One of the problems I have with writing about autism is getting the message out of the autistic and autism communities, and into the non-autistic world. Most of the people reading things like my blog already have some kind of interest in autism; many are actually autistic themselves. But most of the problems autistic people experience (and there are many) stem from a lack of understanding and acceptance by the non-autistic world. Getting people who don’t believe autism has any relevance to them to read about autism is difficult. And even if you can persuade a non-autistic person to ingest some information about autism, there is a good chance they will think, So what? It’s not relevant to me. In this blog, I want to suggest a way of getting non-autistic people to understand why they should be interested. Some of what I’m about to say might be upsetting for some readers. I make no apology for that; sometimes hard facts are necessary to get the message across. I would encourage my fellow autistic folk reading this to use the following points to get non-autistic people interested, if they feel it appropriate.

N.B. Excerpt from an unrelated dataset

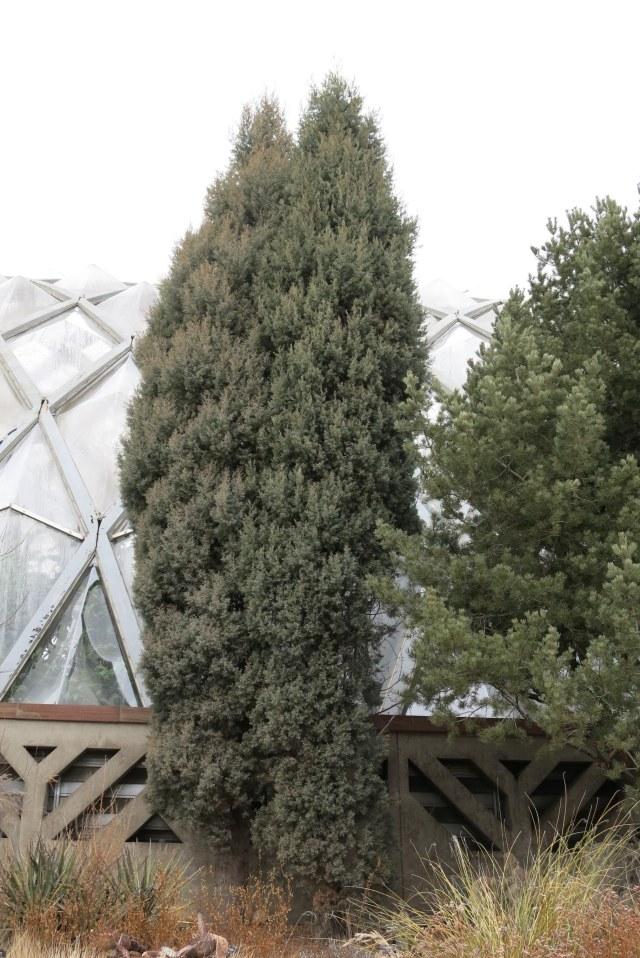 the cypresses from Baja California, Cupressus montana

For non-autistic people to get why autism is relevant to them, they have to understand two simple ideas, and put those ideas together. I’m going to discuss both ideas below. The ideas are:
- Someone you care about is autistic.
- Those autistic people you care about are going to suffer.
Before I go on to discuss these ideas, a little disclaimer is in order. This is a blog article, not an academic paper. While I sometimes include links to other sources of information, it’s not my aim here to cite peer-reviewed studies, and so on. If you don’t believe the things I say here, by all means, go and do your own research. You don’t have to trust me if you don’t want to. You will definitely find some information that might contradict what I’m saying (that’s the post-truth world we live in), but you’ll also find a lot that backs me up. The rest is up to your willingness to learn, and your conscience. Let’s get started…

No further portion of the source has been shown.